As added context to ensure no benchmark gaming, here a quite impressive Shitaki ...

As added context to ensure no benchmark gaming, here a quite impressive Shitaki Mushroom riding a rowboat: https://imgur.com/Mv4Pi6p

Prompt: https://t3.chat/share/ptaadpg5n8

Claude 4.5 Haiku (Reasoning High) 178.98 token/sec 1691 tokens Time-to-First: 0.69 sec

As a comparison, here Grok 4 Fast, which is one of worst offenders I have encountered in doing very good with a Pelican Bicycle, yet not with other comparable requests: https://imgur.com/tXgAAkb

Prompt: https://t3.chat/share/dcm787gcd3

Grok 4 Fast (Reasoning High) 171.49 token/sec 1291 tokens Time-to-First: 4.5 sec

And GPT-5 for good measure: https://imgur.com/fhn76Pb

Prompt: https://t3.chat/share/ijf1ujpmur

GPT-5 (Reasoning High) 115.11 tok/sec 4598 tokens Time-to-First: 4.5 sec

These are very subjective, naturally, but I personally find Haiku with those spots on the mushroom rather impressive overall.
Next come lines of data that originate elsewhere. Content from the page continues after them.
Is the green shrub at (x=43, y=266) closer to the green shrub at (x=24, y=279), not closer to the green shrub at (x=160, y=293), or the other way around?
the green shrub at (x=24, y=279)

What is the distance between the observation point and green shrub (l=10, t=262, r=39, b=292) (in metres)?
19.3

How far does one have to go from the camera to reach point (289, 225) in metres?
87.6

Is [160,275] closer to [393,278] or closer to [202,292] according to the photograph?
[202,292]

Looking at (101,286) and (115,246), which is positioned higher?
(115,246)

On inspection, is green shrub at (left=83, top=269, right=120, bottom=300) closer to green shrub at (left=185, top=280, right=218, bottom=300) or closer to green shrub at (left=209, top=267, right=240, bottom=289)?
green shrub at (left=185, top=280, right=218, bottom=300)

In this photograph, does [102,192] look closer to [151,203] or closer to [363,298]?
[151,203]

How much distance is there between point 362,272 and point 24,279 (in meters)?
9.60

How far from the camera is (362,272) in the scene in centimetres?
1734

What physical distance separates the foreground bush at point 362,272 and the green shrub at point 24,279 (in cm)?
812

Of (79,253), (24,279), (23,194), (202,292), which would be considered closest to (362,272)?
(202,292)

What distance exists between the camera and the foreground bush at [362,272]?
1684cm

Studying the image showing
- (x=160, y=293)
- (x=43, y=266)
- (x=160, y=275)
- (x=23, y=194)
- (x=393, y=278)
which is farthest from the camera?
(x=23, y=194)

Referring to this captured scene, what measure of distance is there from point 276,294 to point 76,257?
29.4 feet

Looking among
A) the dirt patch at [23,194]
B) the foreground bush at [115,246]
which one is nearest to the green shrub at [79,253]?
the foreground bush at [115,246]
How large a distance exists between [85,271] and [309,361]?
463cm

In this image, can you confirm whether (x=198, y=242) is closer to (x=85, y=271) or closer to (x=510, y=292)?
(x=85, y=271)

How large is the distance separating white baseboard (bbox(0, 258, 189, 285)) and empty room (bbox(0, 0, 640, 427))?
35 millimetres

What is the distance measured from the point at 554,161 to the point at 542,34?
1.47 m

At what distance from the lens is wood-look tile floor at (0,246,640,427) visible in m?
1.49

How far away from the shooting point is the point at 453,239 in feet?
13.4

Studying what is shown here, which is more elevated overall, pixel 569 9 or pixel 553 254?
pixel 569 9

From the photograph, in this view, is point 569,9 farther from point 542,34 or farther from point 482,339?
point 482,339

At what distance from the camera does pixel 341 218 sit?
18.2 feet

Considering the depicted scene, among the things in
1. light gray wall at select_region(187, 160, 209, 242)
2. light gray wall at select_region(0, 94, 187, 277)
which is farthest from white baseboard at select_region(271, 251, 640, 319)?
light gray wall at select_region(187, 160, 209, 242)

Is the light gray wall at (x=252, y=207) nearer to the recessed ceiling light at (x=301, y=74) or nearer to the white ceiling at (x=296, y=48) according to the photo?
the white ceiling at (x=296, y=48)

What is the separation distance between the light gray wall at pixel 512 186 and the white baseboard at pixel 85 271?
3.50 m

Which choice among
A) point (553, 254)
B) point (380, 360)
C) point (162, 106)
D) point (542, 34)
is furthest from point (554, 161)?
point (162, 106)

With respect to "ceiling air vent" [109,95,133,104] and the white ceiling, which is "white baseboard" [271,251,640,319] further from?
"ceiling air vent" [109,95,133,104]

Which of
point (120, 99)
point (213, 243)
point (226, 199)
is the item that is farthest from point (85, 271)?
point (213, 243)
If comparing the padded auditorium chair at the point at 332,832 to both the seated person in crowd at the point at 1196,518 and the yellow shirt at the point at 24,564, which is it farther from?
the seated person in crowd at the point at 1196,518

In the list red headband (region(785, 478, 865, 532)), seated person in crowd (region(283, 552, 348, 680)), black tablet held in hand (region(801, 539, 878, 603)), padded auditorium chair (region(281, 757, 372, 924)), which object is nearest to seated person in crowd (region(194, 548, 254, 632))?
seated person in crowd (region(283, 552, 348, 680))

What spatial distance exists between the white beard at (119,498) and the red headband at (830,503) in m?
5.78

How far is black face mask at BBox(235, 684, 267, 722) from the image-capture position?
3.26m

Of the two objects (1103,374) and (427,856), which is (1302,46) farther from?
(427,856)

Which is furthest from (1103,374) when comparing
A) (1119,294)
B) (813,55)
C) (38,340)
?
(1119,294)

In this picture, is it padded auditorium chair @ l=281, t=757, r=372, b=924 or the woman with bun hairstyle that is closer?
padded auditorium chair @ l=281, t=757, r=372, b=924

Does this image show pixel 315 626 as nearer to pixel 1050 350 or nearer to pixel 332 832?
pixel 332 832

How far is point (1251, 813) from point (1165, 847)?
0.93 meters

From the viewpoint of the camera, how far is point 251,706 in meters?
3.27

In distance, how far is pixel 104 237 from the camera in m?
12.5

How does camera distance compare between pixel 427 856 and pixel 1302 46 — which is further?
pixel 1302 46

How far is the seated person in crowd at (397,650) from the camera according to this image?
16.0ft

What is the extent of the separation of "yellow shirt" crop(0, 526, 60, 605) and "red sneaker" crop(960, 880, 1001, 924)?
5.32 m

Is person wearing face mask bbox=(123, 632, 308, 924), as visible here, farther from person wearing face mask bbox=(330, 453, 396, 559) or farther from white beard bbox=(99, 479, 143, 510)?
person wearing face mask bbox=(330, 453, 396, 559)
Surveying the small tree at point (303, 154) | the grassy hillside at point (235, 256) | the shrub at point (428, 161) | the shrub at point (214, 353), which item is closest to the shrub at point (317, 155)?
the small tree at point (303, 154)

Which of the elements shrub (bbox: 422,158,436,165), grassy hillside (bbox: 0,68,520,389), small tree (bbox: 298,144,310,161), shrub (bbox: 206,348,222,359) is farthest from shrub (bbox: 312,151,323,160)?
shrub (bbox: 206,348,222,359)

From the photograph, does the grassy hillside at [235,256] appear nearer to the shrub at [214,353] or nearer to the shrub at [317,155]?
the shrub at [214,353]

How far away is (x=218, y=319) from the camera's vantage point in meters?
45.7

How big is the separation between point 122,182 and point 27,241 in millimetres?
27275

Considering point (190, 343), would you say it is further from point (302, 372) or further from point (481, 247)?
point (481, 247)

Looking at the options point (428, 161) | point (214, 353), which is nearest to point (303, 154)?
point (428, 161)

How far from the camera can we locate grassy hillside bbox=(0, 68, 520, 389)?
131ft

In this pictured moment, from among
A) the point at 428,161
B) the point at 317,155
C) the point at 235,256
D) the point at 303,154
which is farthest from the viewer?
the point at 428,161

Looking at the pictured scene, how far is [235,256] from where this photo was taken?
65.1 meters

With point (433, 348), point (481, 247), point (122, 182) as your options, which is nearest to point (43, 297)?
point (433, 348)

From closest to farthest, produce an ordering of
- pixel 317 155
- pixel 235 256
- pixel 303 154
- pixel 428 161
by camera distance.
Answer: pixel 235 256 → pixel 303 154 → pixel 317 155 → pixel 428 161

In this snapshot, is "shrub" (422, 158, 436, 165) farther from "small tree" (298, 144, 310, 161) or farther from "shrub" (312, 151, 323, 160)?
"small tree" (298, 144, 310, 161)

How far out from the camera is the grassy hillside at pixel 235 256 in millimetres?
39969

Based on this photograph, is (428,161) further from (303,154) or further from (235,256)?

In any case, the delta between publicly known benchmark and modified scenarios evaluating the same basic concepts continues to be smallest with Anthropic models. Heck, sometimes I've seen their models outperform what public benchmarks indicated. Also, seems Time-to-first on Haiku is another notable advantage.